Le doute est désormais levé : alors même que le Gouvernement n’est pas prêt à trouver 7 à 10 milliards d’euros pour équilibrer les comptes de l’assurance vieillesse, il s’est engagé à en débloquer 120, voire 130, pour opérer le sauvetage des banquiers et organismes financiers dont la rentabilité est fondée sur la détention de dette publique.

Le Gouvernement et le Président de la République manquent d’originalité dans l’examen concret de ce qui constitue la matrice essentielle du déficit structurel des comptes de l’État, et que beaucoup, à droite, s’emploient évidemment à masquer.

Plusieurs années de moins-disant sur les plans social et fiscal ont profondément entamé les recettes de l’État, sans pour autant que les baisses d’impôt successives aient eu le moindre impact réel et prouvé sur l’activité économique ou la croissance.

Permettez-moi de rappeler deux vérités simples.

Premièrement, les dépenses publiques de l’État n’ont pas profondément évolué depuis de longues années ; rapportées au PIB, elles ont même tendance à diminuer.

Deuxièmement, on a procédé, dans le même temps, à la réduction de nombreux impôts et à la baisse des cotisations sociales, provoquant un « effet ciseaux » qui a creusé structurellement le déficit des comptes publics.

Au final, la croissance moyenne de la dernière période s’est révélée plus faible que celle des périodes précédentes et les recettes fiscales qu’elle a engendrées n’ont aucunement compensé les pertes de départ !

Les inégalités sociales se sont accrues, les écarts de patrimoine ont atteint un niveau inégalé dans notre République, le chômage et le sous-emploi se sont généralisés et, pour faire bonne mesure, le commerce extérieur du pays continue de présenter un caractère déficitaire récurrent.

Faudrait-il en conclure que l’argent rendu aux contribuables – entreprises et particuliers – n’a pas été optimisé quant à son affectation ?

Faudrait-il aussi en conclure – sur ce point, je sais pertinemment que nous sommes dans l’hérésie – que « plus il y a de dépenses publiques directes, plus il y a de croissance » ?

M. Jean Arthuis, président de la commission des finances. On devrait avoir beaucoup de croissance, alors !

M. Thierry Foucaud. Monsieur le ministre, 100 000 postes de fonctionnaires de moins – c’est ce que vous semblez avoir prévu pour 2011 –, c’est 100 000 jeunes diplômés, mères de famille ou demandeurs d’emploi qui se voient fermer une porte parmi d’autres sur le marché du travail !

Qu’est ce qui coûte vraiment le plus cher ? Avec le gel du salaire des agents du secteur public, ne risque-t-on pas de freiner la consommation populaire, puisque 20 % des salariés de ce pays travaillent précisément dans le secteur public ?

M. Jean Arthuis, président de la commission des finances.

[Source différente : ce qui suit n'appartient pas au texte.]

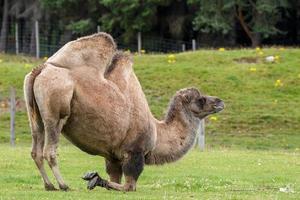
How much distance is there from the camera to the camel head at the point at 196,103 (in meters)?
13.2

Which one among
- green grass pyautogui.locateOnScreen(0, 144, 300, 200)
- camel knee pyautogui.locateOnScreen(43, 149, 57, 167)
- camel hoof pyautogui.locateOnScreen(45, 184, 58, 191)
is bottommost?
green grass pyautogui.locateOnScreen(0, 144, 300, 200)

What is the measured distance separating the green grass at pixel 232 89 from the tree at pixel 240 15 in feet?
15.8

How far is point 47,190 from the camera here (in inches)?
472

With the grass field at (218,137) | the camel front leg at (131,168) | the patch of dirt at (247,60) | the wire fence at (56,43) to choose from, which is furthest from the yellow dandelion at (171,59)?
the camel front leg at (131,168)

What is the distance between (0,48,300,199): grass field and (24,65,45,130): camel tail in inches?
38.4

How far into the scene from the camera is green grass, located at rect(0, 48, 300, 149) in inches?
1107

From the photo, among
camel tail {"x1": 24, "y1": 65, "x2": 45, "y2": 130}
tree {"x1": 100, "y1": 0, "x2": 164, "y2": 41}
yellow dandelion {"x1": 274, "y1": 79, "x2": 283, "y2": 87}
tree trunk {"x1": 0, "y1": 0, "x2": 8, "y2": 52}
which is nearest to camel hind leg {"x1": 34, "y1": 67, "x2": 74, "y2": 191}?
camel tail {"x1": 24, "y1": 65, "x2": 45, "y2": 130}

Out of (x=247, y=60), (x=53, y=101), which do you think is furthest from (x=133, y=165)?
(x=247, y=60)

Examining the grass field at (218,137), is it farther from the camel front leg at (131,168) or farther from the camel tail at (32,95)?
the camel tail at (32,95)

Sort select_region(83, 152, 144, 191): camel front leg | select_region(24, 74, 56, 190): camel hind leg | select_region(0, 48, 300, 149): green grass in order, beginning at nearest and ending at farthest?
select_region(24, 74, 56, 190): camel hind leg < select_region(83, 152, 144, 191): camel front leg < select_region(0, 48, 300, 149): green grass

Où sont produits les biens qu’ils achètent ?

M. Thierry Foucaud. Pour faire bonne mesure, les collectivités locales seront également mises à contribution.

À leur corps défendant, après la suppression de la taxe professionnelle, elles subiront en outre le gel des dotations, la remise en cause de la péréquation, le report de la clause de revoyure et l’extinction programmée des dotations de solidarité.

La semaine qui se termine a d’ailleurs été difficile pour le Gouvernement au regard des modifications apportées au projet de loi de réforme des collectivités territoriales. Cela ne saurait cependant nous faire oublier que l’année 2011 s’annonce comme celle du régime sec et de la participation obligée des élus locaux à la réduction de déficits publics dont ils ne sont nullement responsables, bien au contraire !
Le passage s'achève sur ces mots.